Given the highly customizable nature of Linux, configuration files are probably the most efficient method of telling a program what you want. Given a man-page with well-written documentation and some commenting in the config file, making the configuration file is fairly easy.
Unfortunately, the average human being is afraid of the keyboard, or doesn't speak geek-ese, which is what most configuration files are written in. While it is easy for us to understand the syntax of a configuration file, most people would probably have a bit more trouble.
The thing that bothers me is that Ubuntu claims to be "Linux for human beings", yet I still find myself having to edit configuration files, either because there is no graphical version (as with GRUB) or the graphical version is too limited or complicated (as with xorg.conf). Configuration files are not human-friendly. Make a typo and your system could be screwed. Or if your memory is bad like mine and you put the wrong partition number in your grub config file for your Windows partition after the kernel updates wipe out your customized GRUB file. These are things that a simple graphical application could do. Gparted automatically detects the types of the partitions, why can't there be a nice little boot settings manager installed by default?
I believe that configuration files are also something that deters the semi-technical users from Ubuntu.
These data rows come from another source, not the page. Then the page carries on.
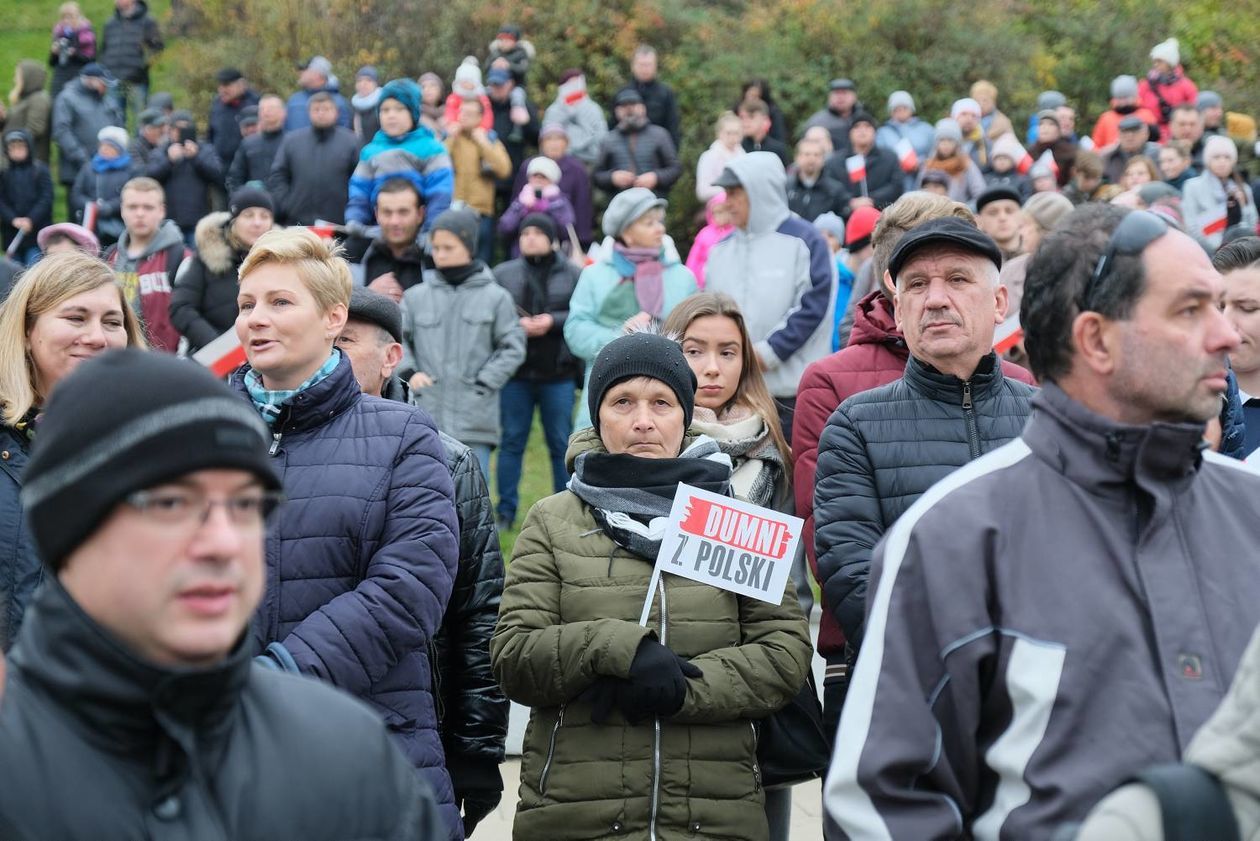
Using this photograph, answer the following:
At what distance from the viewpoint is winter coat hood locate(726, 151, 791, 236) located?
30.0 feet

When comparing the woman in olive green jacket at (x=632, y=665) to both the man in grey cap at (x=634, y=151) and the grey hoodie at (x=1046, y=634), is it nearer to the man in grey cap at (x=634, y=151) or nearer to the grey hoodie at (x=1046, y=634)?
the grey hoodie at (x=1046, y=634)

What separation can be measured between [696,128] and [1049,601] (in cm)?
1909

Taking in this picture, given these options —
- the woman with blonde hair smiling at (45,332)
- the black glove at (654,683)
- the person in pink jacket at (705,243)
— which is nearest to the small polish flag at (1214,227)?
the person in pink jacket at (705,243)

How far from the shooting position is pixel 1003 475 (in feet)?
9.88

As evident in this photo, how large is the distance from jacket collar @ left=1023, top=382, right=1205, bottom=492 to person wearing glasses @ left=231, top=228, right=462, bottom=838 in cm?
179

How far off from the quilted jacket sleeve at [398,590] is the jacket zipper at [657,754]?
601 millimetres

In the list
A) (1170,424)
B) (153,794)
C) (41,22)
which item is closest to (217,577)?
(153,794)

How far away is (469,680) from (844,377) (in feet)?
5.29

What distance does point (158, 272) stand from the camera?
11.2 metres

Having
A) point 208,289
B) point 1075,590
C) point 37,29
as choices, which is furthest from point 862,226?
point 37,29

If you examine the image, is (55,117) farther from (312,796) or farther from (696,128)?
(312,796)

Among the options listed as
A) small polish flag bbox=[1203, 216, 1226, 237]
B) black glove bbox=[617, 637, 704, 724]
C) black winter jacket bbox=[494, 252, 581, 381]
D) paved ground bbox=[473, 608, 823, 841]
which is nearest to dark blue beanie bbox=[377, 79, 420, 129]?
black winter jacket bbox=[494, 252, 581, 381]

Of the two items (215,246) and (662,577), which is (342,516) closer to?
(662,577)

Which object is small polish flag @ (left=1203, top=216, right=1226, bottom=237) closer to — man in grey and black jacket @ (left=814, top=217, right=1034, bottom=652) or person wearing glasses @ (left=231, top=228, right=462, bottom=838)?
man in grey and black jacket @ (left=814, top=217, right=1034, bottom=652)
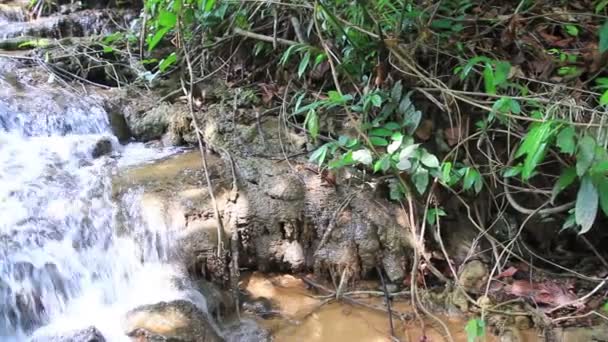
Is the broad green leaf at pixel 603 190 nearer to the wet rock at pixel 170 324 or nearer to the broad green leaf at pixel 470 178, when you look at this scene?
the broad green leaf at pixel 470 178

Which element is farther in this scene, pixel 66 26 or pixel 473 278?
pixel 66 26

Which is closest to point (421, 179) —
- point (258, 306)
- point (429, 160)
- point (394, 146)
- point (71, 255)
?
point (429, 160)

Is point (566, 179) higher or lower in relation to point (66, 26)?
lower

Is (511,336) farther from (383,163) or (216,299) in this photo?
(216,299)

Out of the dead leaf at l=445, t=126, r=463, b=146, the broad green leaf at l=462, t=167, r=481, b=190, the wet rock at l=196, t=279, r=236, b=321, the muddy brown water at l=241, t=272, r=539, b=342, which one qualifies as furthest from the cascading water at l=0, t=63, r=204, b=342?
the dead leaf at l=445, t=126, r=463, b=146

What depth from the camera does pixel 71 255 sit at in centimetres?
263

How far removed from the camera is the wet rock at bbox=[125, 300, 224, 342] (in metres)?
2.21

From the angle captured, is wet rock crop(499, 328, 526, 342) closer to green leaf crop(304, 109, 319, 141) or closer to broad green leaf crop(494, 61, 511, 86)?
broad green leaf crop(494, 61, 511, 86)

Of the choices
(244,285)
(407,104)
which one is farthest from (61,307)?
(407,104)

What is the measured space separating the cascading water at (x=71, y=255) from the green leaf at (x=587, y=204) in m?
1.69

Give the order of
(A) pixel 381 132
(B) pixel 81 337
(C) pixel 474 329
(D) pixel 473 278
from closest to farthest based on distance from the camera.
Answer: (C) pixel 474 329
(B) pixel 81 337
(D) pixel 473 278
(A) pixel 381 132

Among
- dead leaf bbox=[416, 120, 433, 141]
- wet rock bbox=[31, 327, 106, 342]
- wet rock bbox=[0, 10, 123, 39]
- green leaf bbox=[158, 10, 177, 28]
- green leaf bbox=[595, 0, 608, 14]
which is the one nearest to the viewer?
Result: wet rock bbox=[31, 327, 106, 342]

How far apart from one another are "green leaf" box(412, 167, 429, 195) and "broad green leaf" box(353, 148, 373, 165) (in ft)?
0.76

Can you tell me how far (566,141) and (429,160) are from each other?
25.4 inches
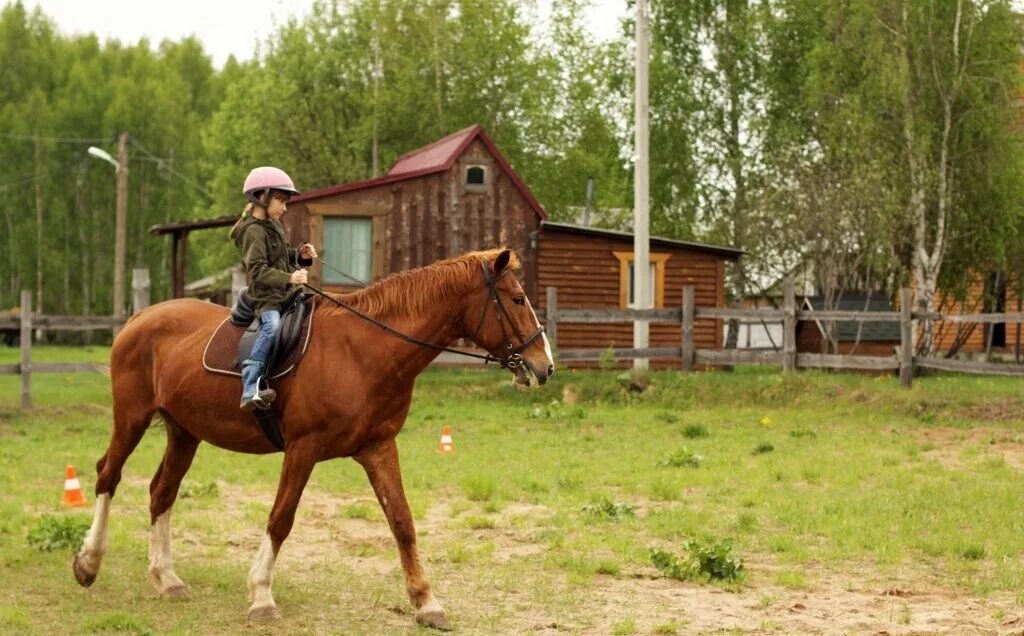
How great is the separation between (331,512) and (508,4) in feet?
113

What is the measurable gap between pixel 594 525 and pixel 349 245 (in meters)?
17.0

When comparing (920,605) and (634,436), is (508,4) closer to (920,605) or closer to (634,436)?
(634,436)

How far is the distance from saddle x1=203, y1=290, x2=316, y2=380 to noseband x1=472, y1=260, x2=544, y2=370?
3.49 ft

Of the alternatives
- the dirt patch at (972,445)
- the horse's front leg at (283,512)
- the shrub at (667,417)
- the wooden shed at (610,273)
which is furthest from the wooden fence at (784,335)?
the horse's front leg at (283,512)

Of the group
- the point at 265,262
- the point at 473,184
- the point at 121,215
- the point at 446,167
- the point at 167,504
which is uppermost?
the point at 446,167

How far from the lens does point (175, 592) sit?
8086 millimetres

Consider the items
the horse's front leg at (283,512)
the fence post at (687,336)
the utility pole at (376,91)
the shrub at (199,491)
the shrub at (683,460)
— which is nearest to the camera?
the horse's front leg at (283,512)

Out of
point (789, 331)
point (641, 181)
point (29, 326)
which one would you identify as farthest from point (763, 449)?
point (29, 326)

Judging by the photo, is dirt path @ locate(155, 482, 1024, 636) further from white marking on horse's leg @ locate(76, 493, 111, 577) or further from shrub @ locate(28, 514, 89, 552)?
white marking on horse's leg @ locate(76, 493, 111, 577)

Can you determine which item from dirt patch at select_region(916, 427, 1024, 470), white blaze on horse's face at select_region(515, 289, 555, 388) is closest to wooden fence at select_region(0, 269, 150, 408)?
dirt patch at select_region(916, 427, 1024, 470)

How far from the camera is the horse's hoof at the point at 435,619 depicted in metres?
7.18

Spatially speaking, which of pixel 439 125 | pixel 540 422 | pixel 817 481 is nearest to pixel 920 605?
pixel 817 481

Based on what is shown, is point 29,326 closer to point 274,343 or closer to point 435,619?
point 274,343

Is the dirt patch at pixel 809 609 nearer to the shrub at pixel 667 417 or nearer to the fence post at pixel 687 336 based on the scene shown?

These are people who understand computers, learn the Linux system and try to fix things for themselves. Unfortunately, they don't really know what they're doing and don't really want to spend a lot of time to get things to work. They think, "editing a config file, that's not so bad", mess it up, and then have a whole lot more problems than they had originally. They then go "Windows works, Linux doesn't" and switch back to Windows with a now soiled reputation of Linux in their mind for the next ten years. They then go and tell all their semi-technical friends about their experience, and further soil Linux's reputation - given the usability of the average Linux distribution, this reputation is not entirely undeserved.
Ubuntu should definitely iron out these usability situations, and quick. Since Ubuntu is hitting the mainstream with Dell and Asus selling Ubuntu PCs, it would not be good for Ubuntu to get a reputation as unusable in the mass market.